The outage lasted approximately 5 hours. It affected hundreds of millions of users and cost businesses an estimated $150 million or more.
This wasn't a cyberattack. It wasn't sabotage. It was a configuration error in an automated scaling system. A single mistake in a single region of a single company's infrastructure took down a significant portion of the American internet.
That's not resilience. That's a single point of failure masquerading as distributed computing.
THE QUESTION NOBODY'S ASKING
We debate tech regulation endlessly. Content moderation. AI safety. Data privacy. Antitrust in search and social media. These are important conversations.
But almost nobody is asking the infrastructure question: should three companies control the ground that the digital economy is built on?
Not the apps. Not the content. The ground. The servers, the storage, the networking, the compute. The physical and virtual infrastructure that every other company, government, and institution rents.
The railroads taught us this lesson 150 years ago. Essential infrastructure that becomes monopolized stops serving the public and starts serving itself. The correction required government intervention — not because the government was smarter than the market, but because the market had stopped functioning.
Cloud computing is the railroad of the 21st century.
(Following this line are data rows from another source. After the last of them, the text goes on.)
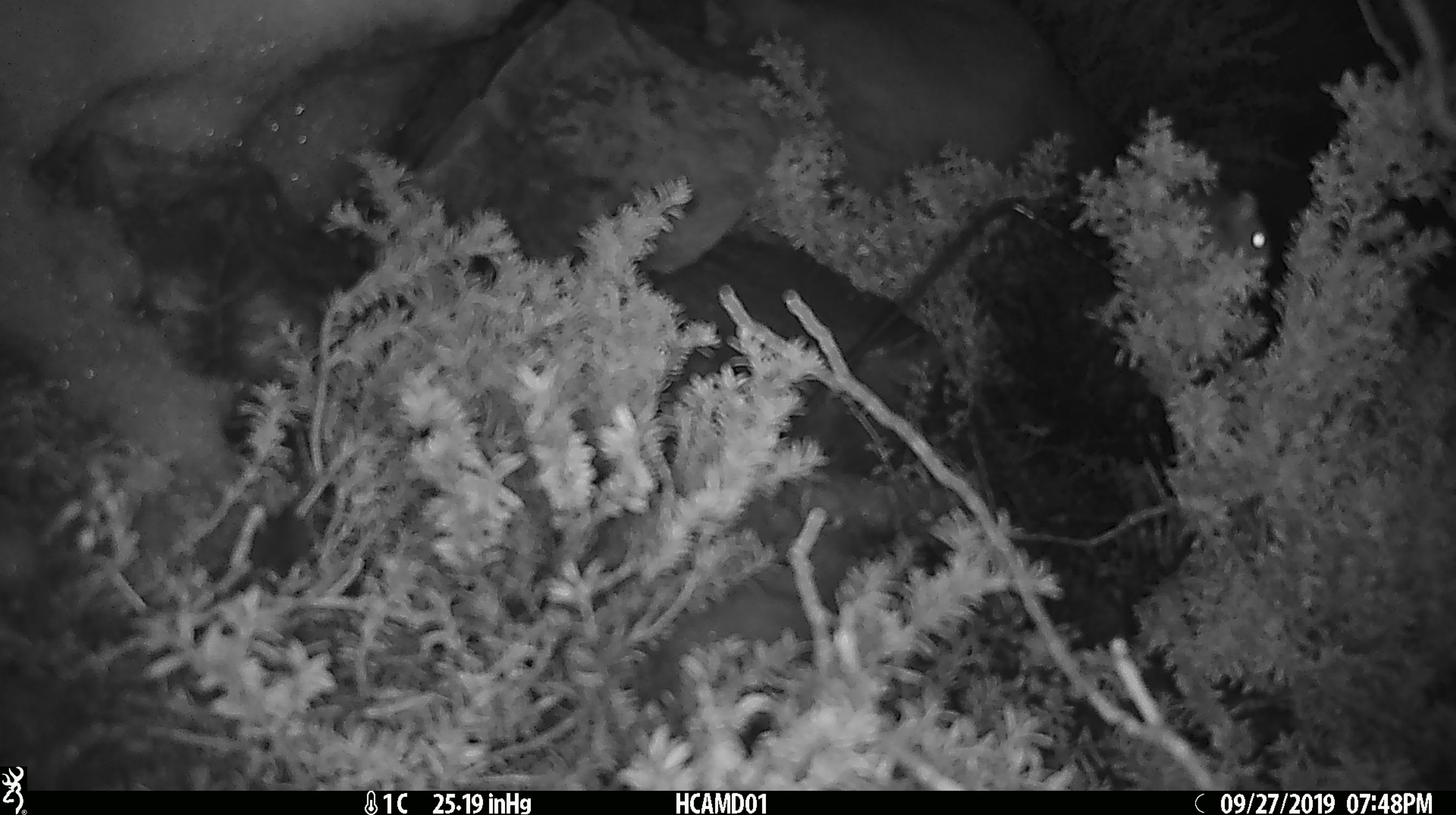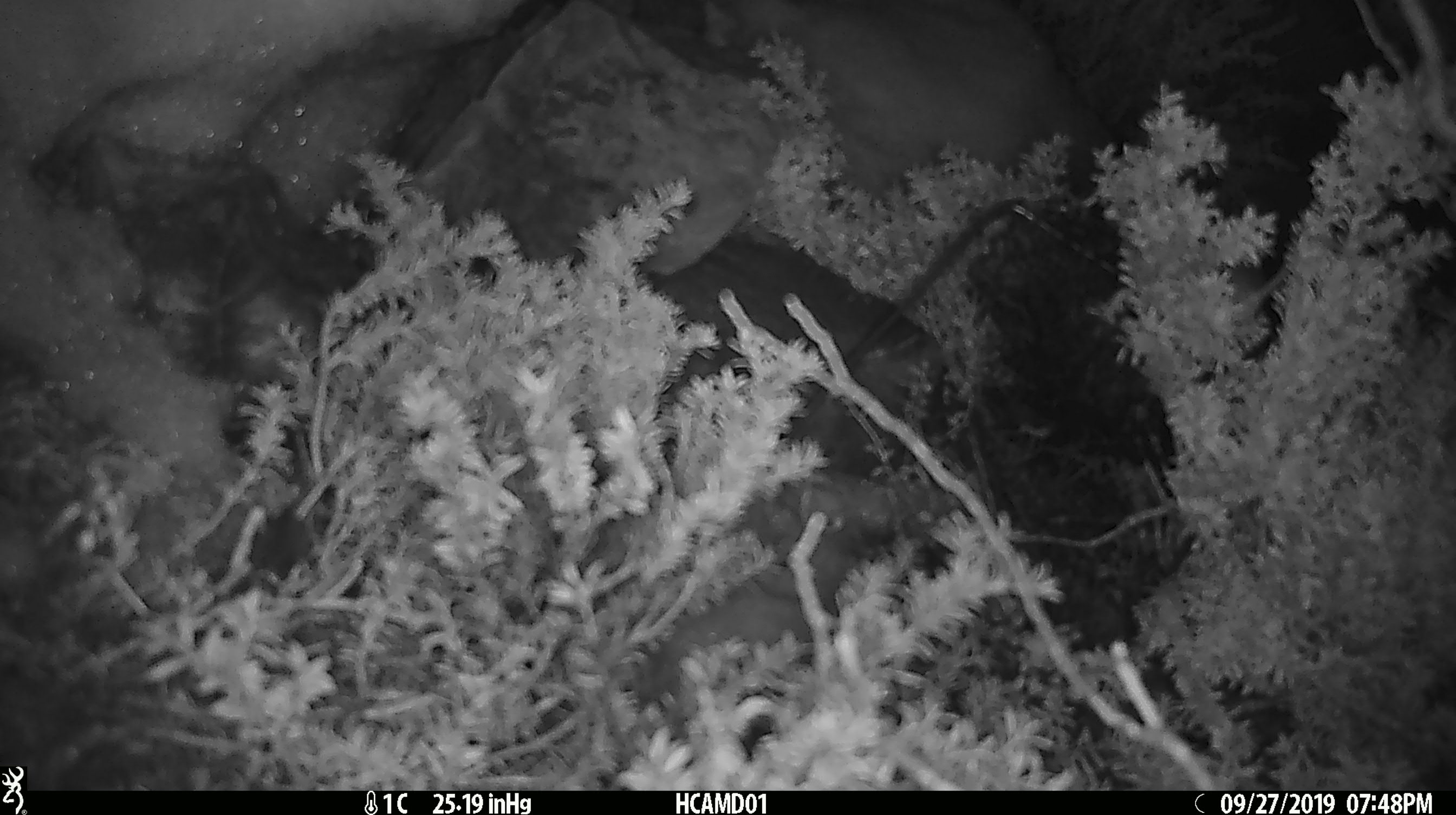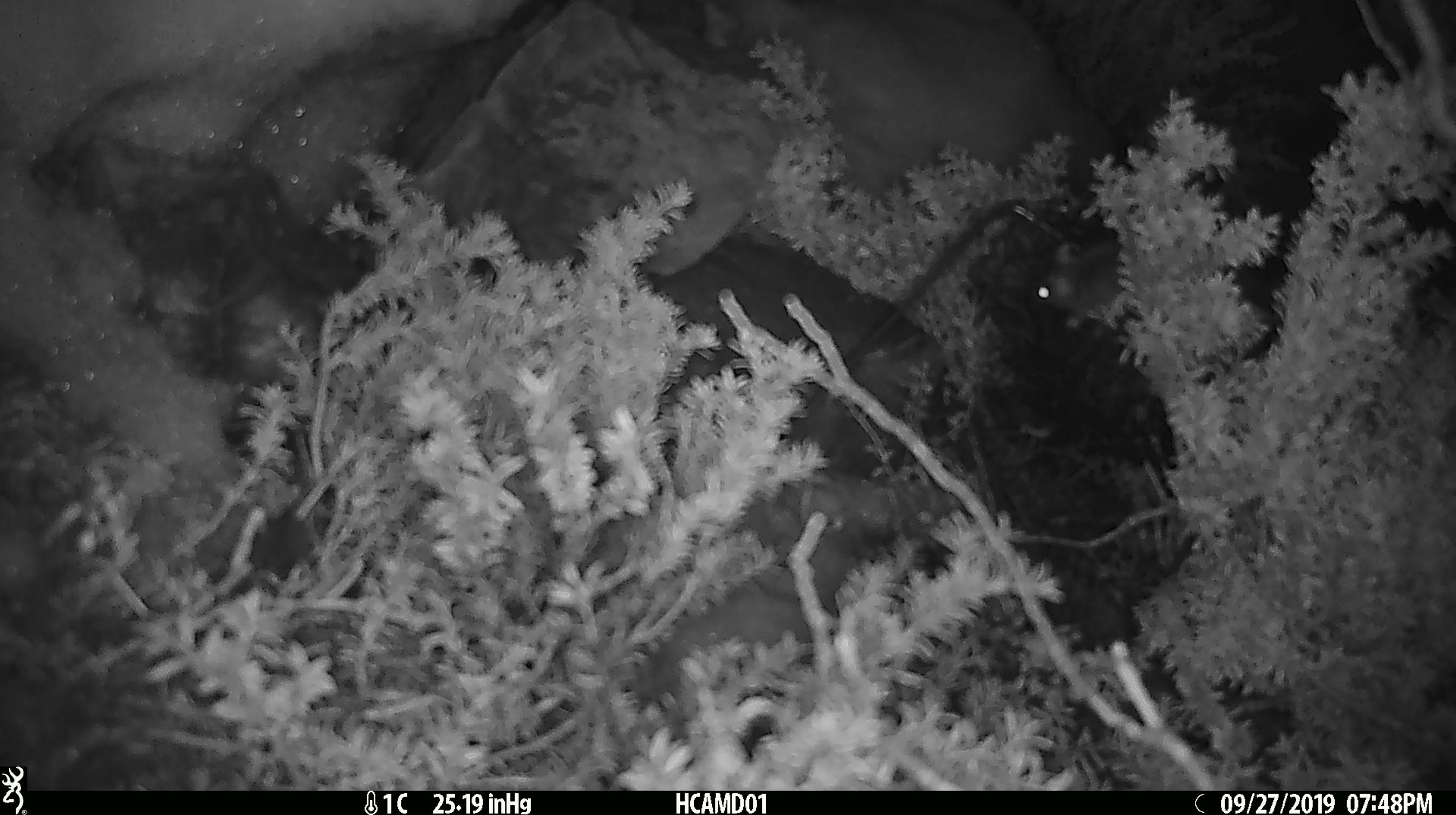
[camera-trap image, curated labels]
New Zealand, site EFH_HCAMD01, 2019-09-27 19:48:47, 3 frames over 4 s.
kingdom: Animalia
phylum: Chordata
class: Mammalia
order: Rodentia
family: Muridae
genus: Mus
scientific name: Mus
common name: mouse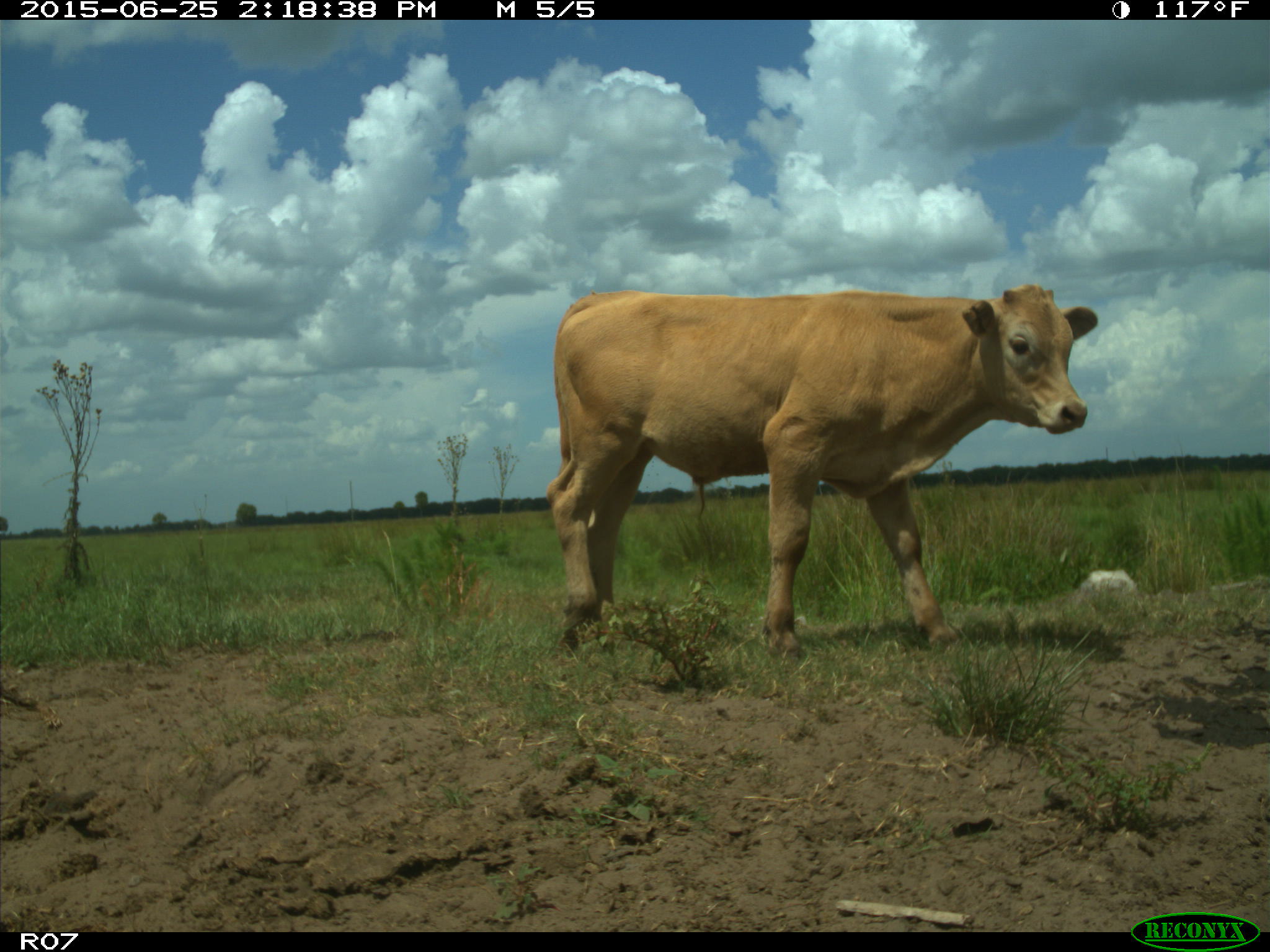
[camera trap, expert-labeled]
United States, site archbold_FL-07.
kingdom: Animalia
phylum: Chordata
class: Mammalia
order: Artiodactyla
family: Bovidae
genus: Bos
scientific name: Bos taurus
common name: domestic cow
And we haven't even started the antitrust conversation.
Three companies. Sixty-three percent of the market. Every industry dependent. Switching costs designed to prevent exit. Built on public infrastructure, enclosed for private profit.
The internet was supposed to be decentralized. Nobody owns the internet, we said. Everybody can build on it.
That was true once. It isn't anymore. The internet has landlords now. And they're raising the rent.